Highlights & Insights¶
- The most interesting aspect is the progression from "finding features" to "finding feature modules." This aligns better with the intuition of distributed representations in neural networks and is more stable than single-feature steering.
- The co-activation graph is a lightweight yet effective intermediate representation. it does not require full circuit tracing or training new probing models to organize cross-layer SAE activations into steerable structures.
- The discovery of concepts in early layers and relations in later layers is insightful, suggesting entity/lexical information is established early while abstract relations or operations are composed later.
- Compositional steering is meaningful for knowledge editing and safety control. If concepts and relations can be manipulated separately, it may enable fine-grained factual correction, style control, or behavioral constraints.
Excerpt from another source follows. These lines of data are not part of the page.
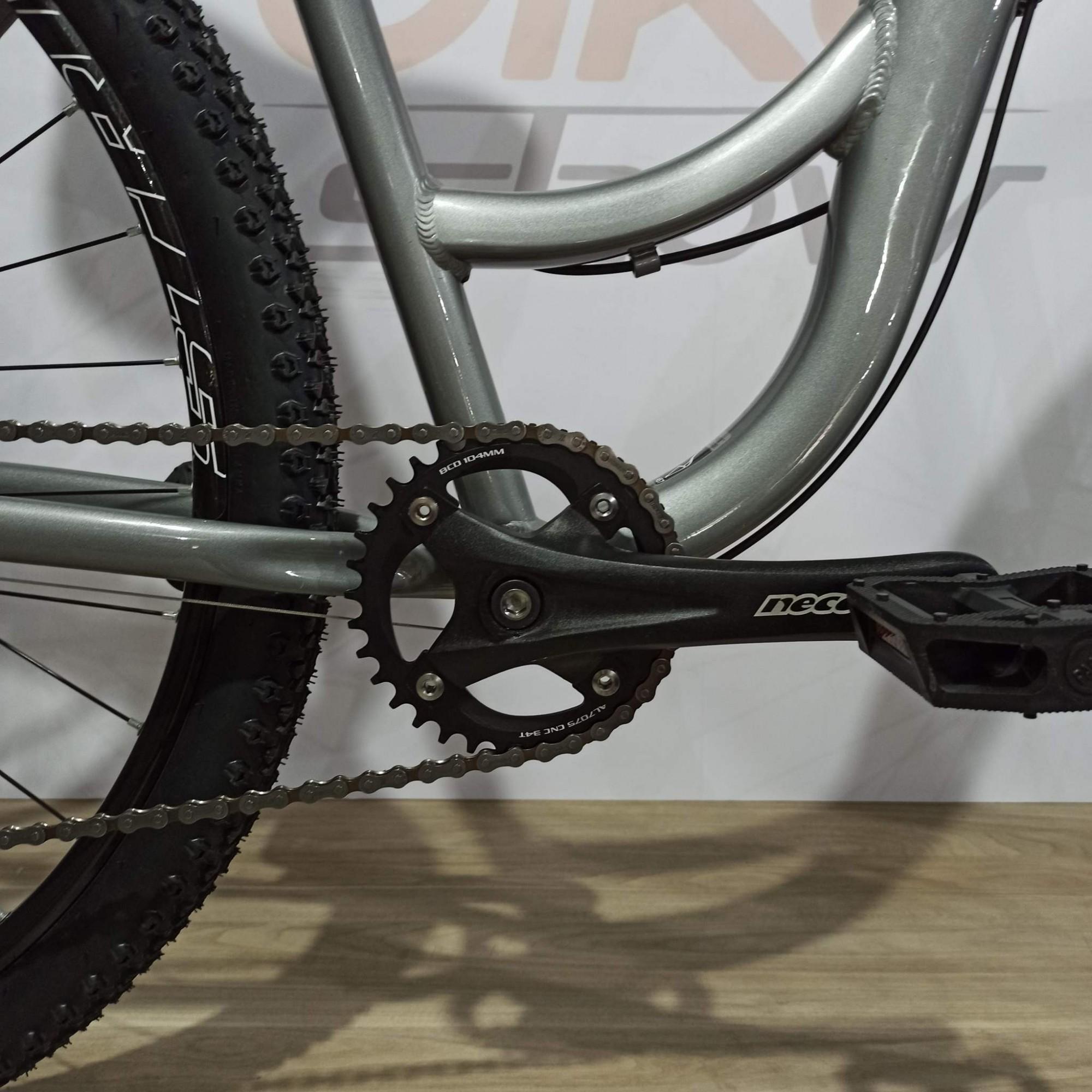 Bicicleta RAVA Way aro 29 - 7v MicroShift - Freio a disco VeloForce - Suspensão HLND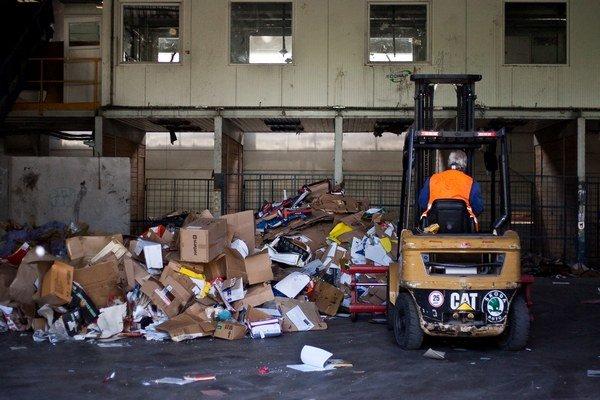 Vďaka triediacím linkám, ktorých výstavba čoskoro začne, môže dôjsť k poklesu odpadu určeného na skládkovanie na  polovicu.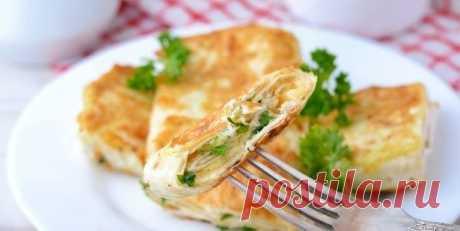 Питательная закуска - лаваш с сыром и яйцом на сковороде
Limitations & Future Work¶
- The experiments only cover 3 types of small-scale multi-relation tasks and require 100% base model accuracy. Generalization to open-ended QA, long-text reasoning, multi-hop facts, and non-objective relations remains unknown.
- Component selection still relies on manual heuristics. While extracting connected components is automated, choosing which ones represent a specific concept/relation and whether to use intersections or unions still depends on task experience.
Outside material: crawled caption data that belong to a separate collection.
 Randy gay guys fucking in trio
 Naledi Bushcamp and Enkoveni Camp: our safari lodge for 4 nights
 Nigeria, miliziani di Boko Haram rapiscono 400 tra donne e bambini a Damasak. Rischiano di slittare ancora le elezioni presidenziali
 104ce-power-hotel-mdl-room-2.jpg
- The model used is primarily Gemma 2 2B, with only supplementary results for Gemma 2 9B. Stability across different architectures, scales, and SAE qualities needs further verification.
- Retaining only low-density features excludes some critical general computation. The authors observed that ablating high-density features leads to grammatical and semantic collapse, indicating these features likely perform important but unexplained functions.
- The transfer to transcoders only achieved ~27% steering success, suggesting "co-activation components" is not yet a mature solution applicable to all dictionary/circuit tools.
Related Work & Insights¶
- vs. Single Feature SAE Analysis: Single features are easier to interpret but incomplete. This paper emphasizes cross-layer feature groups to capture concepts and relations more comprehensively.
- vs. Circuit Tracing / Cross-layer Transcoders: Circuit tracing is more detailed but involves complex graphs and high costs. This paper uses feature co-activation for a more lightweight, module-level explanation.
- vs. Knowledge Neurons / Causal Tracing: Knowledge neurons focus on local neurons or layers. This paper focuses on SAE feature components and enables compositional counterfactual steering.
- vs. Function Vectors / Relation Vectors: Function vectors often treat relations as linear directions or functional representations in attention heads. This paper provides a feature-level modular perspective, explaining why certain relations like synonym/antonym are harder to modularize.
Rating¶
- Novelty: ⭐⭐⭐⭐⭐ Automatically extracting causal semantic modules from SAE co-activation is highly innovative.
- Experimental Thoroughness: ⭐⭐⭐⭐ Intervention, composition, specificity, and layer distribution analyses are complete, but task and model scales are relatively small.
- Writing Quality: ⭐⭐⭐⭐ The methodology is clear and experimental tables are comprehensive, though heuristic component selection could be more systematic.
- Value: ⭐⭐⭐⭐⭐ Provides strong insights for mechanistic interpretability, model editing, and controllable generation; public code enhances reproducibility.